Abstract translation: 实施例涉及具有多个热电偶和载体元件的微结构的红外传感器，其中多个热电偶的每个热电偶包括具有第一塞贝克系数的第一传感器元件和具有第二塞贝克系数的第二传感器元件，其中 第一和第二传感器元件从载体元件的前侧通过载体元件延伸到载体元件的后侧，并且其中第一和第二传感器元件在上侧的区域中彼此电连接 其中所述载体元件形成用于集成电路的基板，所述基板被构造在所述载体元件的后侧上并且包括至少一个与所述第一传感器元件电连接的部件。

公开(公告)号：US20150308899A1

公开(公告)日：2015-10-29

申请号：US14699112

申请日：2015-04-29

Applicant: Melexis Techologies NV

Inventor： Luc BUYDENS ,  Sam MADDALENA

IPC: G01J5/02 ,  H01L31/18 ,  G01J5/20 ,  G01J5/08 ,  G01J5/04

CPC classification number: G01J5/0215 ,  G01J5/0225 ,  G01J5/024 ,  G01J5/045 ,  G01J5/048 ,  G01J5/0806 ,  G01J5/0862 ,  G01J5/12 ,  G01J5/20 ,  H01L31/18

Abstract: The present invention relates to an integrated infrared sensor device, comprising a sensor substrate and a filter substrate. The sensor substrate has a back surface and a front surface opposite the back surface, in which the back surface has a cavity defined therein and the front surface has at least one infrared sensing element formed therein or arranged thereon, covered with a cap for protecting the at least one sensing element, e.g. against mechanical damage and dust, and/or against stray radiation.

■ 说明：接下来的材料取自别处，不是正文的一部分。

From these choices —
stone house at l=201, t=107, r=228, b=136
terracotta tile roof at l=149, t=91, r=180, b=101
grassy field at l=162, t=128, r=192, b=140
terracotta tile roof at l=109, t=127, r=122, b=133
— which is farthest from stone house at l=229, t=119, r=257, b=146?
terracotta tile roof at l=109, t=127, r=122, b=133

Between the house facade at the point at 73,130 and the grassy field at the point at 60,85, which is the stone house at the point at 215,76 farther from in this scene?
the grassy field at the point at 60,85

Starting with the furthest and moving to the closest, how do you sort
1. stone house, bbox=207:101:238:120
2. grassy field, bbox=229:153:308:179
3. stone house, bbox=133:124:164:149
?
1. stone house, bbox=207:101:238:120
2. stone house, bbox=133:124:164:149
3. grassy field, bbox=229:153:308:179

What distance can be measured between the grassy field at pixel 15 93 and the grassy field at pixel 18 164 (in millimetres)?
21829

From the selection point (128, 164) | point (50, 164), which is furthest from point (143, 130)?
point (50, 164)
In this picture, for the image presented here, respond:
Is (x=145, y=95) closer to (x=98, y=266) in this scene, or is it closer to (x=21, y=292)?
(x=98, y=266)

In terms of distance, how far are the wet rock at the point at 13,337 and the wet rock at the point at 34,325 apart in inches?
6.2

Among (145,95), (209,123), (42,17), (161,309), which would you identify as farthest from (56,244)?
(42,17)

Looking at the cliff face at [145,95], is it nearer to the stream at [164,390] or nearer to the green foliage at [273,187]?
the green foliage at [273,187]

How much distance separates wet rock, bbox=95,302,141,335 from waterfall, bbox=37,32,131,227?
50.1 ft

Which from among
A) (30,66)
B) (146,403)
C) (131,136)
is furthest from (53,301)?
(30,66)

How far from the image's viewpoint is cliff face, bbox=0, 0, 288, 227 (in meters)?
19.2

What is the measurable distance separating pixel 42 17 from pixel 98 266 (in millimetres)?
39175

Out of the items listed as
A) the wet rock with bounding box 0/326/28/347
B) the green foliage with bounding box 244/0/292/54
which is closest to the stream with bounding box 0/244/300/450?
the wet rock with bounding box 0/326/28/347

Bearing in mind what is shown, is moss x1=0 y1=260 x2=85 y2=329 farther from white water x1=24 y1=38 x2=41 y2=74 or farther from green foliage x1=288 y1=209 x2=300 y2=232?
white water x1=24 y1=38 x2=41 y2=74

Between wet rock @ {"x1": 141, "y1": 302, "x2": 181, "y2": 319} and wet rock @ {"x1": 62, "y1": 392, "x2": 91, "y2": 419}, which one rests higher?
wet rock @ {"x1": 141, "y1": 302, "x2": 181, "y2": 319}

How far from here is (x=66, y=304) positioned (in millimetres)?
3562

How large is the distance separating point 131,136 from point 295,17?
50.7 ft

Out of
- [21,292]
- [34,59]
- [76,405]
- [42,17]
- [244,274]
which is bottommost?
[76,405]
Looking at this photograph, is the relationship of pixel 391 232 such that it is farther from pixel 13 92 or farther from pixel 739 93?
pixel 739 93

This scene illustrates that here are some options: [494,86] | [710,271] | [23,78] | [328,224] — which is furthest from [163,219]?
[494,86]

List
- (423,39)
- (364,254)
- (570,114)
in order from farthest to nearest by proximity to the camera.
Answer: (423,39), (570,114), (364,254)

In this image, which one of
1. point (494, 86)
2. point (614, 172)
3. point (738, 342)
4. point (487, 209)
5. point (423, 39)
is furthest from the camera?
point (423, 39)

The filter substrate is arranged on the back surface of the sensor substrate such that the filter substrate at least partially covers the cavity. The filter substrate is adapted in shape and composition to transmit infrared radiation and to attenuate radiation in at least part of the visible light spectrum.

Abstract translation: 本发明涉及一种集成红外线传感器装置，其包括传感器基板和滤波器基板。 传感器基板具有后表面和与背面相对的前表面，其中后表面具有限定在其中的空腔，并且前表面具有形成在其中或布置在其中的至少一个红外感测元件，覆盖有用于保护 至少一个感测元件，例如 防止机械损伤和灰尘，和/或抵抗杂散辐射。 过滤器基板布置在传感器基板的后表面上，使得过滤器基板至少部分地覆盖空腔。 过滤器基板适于透射红外辐射的形状和组成，并在至少部分可见光光谱中衰减辐射。